=== Selected extract ===
● ● ● ● ●

This time, airport fans rallied the community with a new message: The neighbors didn’t just want to limit the airport’s operations or block new hangars, they said, but aimed to “shut down the airport entirely.” That claim probably overstated things—even with an unfavorable Land Court ruling, the ZBA seemed inclined to provide specific zoning approvals if needed. But, the argument went, not without the possibility of more legal scuffles.

An online petition from the website, “Save the Great Barrington Airport.”

As an organizing strategy, it worked like a charm: They gathered thousands of petition signatures—most from outside the area but many from Great Barrington—and submitted them to the Select Board. When the hearings began, airport supporters packed the Town Hall meeting room while hundreds more attended via Zoom and even more in a local theater’s screening room. In front of the Select Board’s five members—two of whom were new to the board since the airport’s failed 2020 application—around 75 people applauded loudly at every pro-airport comment.

That a special permit would be awarded was never seriously in doubt, though the extent of attached conditions was a wild card. In the end, two board members who voted no in 2020, Bannon and Vice Chair Leigh Davis, helped it across the finish line with their votes. (A special permit requires four votes, not just a majority.) Why the change? When Bannon was asked at one point, by Abrahams, how the 2023 application differed from the one Bannon and the full board rejected in 2020, he replied, “The Land Court case.”

Minutes before the vote, Davis raised concerns about enforcement, which followed her earlier line of questioning about the need to establish baselines to use when evaluating the airport’s level of activity in the future. “I want to make sure there’s a way to enforce this,” she said, but received no assurances from town staff other than plans to fill the long-vacant role of assistant-building inspector. (Davis told me in May that this year’s application was “a clean slate” and it was “unfair” to compare it to the 2020 application.)

● ● ● ● ●

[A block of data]
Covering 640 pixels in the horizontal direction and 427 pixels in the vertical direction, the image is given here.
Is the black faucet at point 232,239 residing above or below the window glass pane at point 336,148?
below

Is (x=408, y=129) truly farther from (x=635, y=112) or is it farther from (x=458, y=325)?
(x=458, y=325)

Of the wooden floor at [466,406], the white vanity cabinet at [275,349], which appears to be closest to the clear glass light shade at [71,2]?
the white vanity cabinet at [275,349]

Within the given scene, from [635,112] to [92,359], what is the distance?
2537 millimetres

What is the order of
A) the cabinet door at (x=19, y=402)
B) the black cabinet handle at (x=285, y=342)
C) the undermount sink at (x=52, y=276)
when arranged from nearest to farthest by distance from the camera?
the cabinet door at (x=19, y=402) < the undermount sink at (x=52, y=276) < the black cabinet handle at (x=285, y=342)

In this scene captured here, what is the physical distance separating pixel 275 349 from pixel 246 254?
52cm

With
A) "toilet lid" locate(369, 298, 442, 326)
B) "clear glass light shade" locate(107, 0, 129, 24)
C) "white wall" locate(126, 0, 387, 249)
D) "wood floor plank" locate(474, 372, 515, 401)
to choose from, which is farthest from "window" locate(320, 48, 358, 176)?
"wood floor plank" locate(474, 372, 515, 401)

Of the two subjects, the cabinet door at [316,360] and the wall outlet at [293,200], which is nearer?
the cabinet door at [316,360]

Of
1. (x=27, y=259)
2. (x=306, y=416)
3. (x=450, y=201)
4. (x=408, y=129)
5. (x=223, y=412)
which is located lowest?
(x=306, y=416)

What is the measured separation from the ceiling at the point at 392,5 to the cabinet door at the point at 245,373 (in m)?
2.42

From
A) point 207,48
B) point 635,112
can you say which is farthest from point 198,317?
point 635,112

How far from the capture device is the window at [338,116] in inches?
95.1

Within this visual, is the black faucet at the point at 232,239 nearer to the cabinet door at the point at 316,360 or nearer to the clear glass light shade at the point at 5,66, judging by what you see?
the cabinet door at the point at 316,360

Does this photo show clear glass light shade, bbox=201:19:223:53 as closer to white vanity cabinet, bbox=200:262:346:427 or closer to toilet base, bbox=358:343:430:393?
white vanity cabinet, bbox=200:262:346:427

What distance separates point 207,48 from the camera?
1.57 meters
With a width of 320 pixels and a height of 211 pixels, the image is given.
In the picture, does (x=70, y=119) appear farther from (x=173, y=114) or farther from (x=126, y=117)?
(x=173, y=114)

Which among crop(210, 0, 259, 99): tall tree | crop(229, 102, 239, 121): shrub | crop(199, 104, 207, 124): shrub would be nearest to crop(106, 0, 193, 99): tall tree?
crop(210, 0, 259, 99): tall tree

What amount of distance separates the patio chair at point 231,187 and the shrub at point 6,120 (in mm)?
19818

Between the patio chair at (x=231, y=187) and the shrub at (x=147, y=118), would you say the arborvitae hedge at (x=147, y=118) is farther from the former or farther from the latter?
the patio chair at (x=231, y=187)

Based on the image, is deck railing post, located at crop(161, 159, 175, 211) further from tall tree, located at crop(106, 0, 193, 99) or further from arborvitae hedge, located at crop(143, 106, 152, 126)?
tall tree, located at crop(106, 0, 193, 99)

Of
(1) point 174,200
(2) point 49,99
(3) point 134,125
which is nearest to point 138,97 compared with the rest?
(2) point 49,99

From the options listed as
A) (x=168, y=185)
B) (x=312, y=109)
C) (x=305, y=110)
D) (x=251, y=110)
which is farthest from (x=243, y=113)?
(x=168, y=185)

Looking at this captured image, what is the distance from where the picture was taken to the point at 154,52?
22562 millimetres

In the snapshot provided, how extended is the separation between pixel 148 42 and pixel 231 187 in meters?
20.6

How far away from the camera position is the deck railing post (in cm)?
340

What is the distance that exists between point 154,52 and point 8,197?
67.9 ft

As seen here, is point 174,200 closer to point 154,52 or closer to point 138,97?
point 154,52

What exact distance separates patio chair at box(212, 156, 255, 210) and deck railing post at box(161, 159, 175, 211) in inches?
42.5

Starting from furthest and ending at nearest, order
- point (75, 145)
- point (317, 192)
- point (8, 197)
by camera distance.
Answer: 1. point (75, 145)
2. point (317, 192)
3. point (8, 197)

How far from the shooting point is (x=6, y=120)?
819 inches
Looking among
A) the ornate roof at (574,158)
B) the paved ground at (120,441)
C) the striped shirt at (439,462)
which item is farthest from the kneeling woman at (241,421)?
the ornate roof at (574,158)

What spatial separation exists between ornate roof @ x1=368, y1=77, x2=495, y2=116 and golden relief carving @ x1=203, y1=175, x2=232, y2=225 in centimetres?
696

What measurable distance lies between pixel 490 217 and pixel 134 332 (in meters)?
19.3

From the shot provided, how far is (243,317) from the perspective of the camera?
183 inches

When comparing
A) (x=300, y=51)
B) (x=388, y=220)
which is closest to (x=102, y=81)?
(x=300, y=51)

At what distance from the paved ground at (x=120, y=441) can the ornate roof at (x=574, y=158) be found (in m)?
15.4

● ● ● ● ●

=== Task set ===
• A. Answer these questions using the passage on the Great Barrington Airport permit:
(i) Besides the Town Hall meeting room, by what two means did people attend the hearings?
(ii) How many votes does a special permit require?
(iii) What long-vacant role did town staff plan to fill?
• B. Proceed with the passage on the Great Barrington Airport permit, picking up after its final sentence.

=== Task-by-task answers ===
• A.
(i) Via Zoom and in a local theater's screening room.
(ii) Four votes.
(iii) Assistant-building inspector.

• B.
The town’s—and region’s—challenge with zoning enforcement

It’s not just the airport’s special-permit conditions that aren’t being closely watched. It’s long been difficult for understaffed building departments in Great Barrington and other southern Berkshire towns to keep up with permit applications and inspections, even without the added burden of tracking a variety of specific conditions. In that context, the notion of proactively monitoring compliance can seem almost laughable: Most often, zoning enforcement only happens if and when someone complains.

But even that’s no guarantee of action. Across the region, building departments are stretched thin. In large part, that’s because it’s hard to attract skilled inspectors to a challenging, often thankless job, particularly when opportunities to work as a contractor in the hot Berkshires housing-and-renovation market can deliver more income and fewer headaches. (Typically, building inspectors in Massachusetts must have at least five years’ experience “in the supervision of building construction” and then pass a variety of certification exams.)

A November, 1931, Berkshire Eagle story about a zoning consultant who crafted Great Barrington’s first zoning bylaw.(Courtesy of The Berkshire Eagle)

All of this has been on the radar of Great Barrington’s Planning Board. It held a joint meeting with the Select Board on August 2 that included discussion of enforcement deficiencies. Driving the conversation was the Planning Board’s frustration that significant time and energy are put into site-plan reviews and other zoning-related efforts to guide development according to voter-approved zoning rules—only to frequently see their work, as well as legal requirements, ignored or violated. The board’s members asked the Select Board to look into ideas for improvement.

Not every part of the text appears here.